== Page extract ==

┄┄┄┄┄┄

Socrates’ failure is perhaps indicative of the general inadequacy of his beloved profession. He was a philosopher and a teacher. What — in 2,500 years! — has Philosophy achieved? Mankind’s greatest advancements are generally attributed to the natural sciences, the child who moved out of its parents’ ramshackle home, only to flourish elsewhere. No greater values have developed. Morally speaking, we’re just barely ahead of the Athenians who killed Socrates all those millennia ago. Metaphysics isn’t exactly a growth industry; the smart money in college is spent on engineering and med school. I’ve been teaching a Philosophy class for a decade and a half. In all that time — hundreds of students — not one has gone on to major in Philosophy. To paraphrase Woody Allen, “Those who can, do; those who can’t, philosophize.”

I bring this up because I suspect that some have come to view this semester as an extension of that failure. True, we met and had class. We read, discussed, and assessed our understanding, just as we have in years past. But, like the figure trapped in the Matrix yearning to ‘wake up,’ these past ten months feel somehow ‘unreal,’ a shadow of something greater that has passed and cannot be recreated. We all have long seasons of unpunctuated adulthood, but there is just one short moment to be a high school student, and it is hard to see this as anything other than a disappointing one.

┄┄┄┄┄┄

== Source material ==
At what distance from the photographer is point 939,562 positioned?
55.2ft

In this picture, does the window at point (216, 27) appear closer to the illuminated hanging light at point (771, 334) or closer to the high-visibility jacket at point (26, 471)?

┄┄┄┄┄┄

== What to do ==
**A)** In the philosophy essay, translate this sentence into French: "I’ve been teaching a Philosophy class for a decade and a half."
**B)** List every academic discipline or field of study that the philosophy essay names.
**C)** Rewrite the stretch of the philosophy essay from "I bring this" through "a disappointing one.", changing "ten months" to "twelve months".

== Solutions to the problems ==
**A)** J’enseigne un cours de philosophie depuis une décennie et demie.

**B)** Philosophy, the natural sciences, Metaphysics, engineering, med school

**C)**
I bring this up because I suspect that some have come to view this semester as an extension of that failure. True, we met and had class. We read, discussed, and assessed our understanding, just as we have in years past. But, like the figure trapped in the Matrix yearning to ‘wake up,’ these past twelve months feel somehow ‘unreal,’ a shadow of something greater that has passed and cannot be recreated. We all have long seasons of unpunctuated adulthood, but there is just one short moment to be a high school student, and it is hard to see this as anything other than a disappointing one.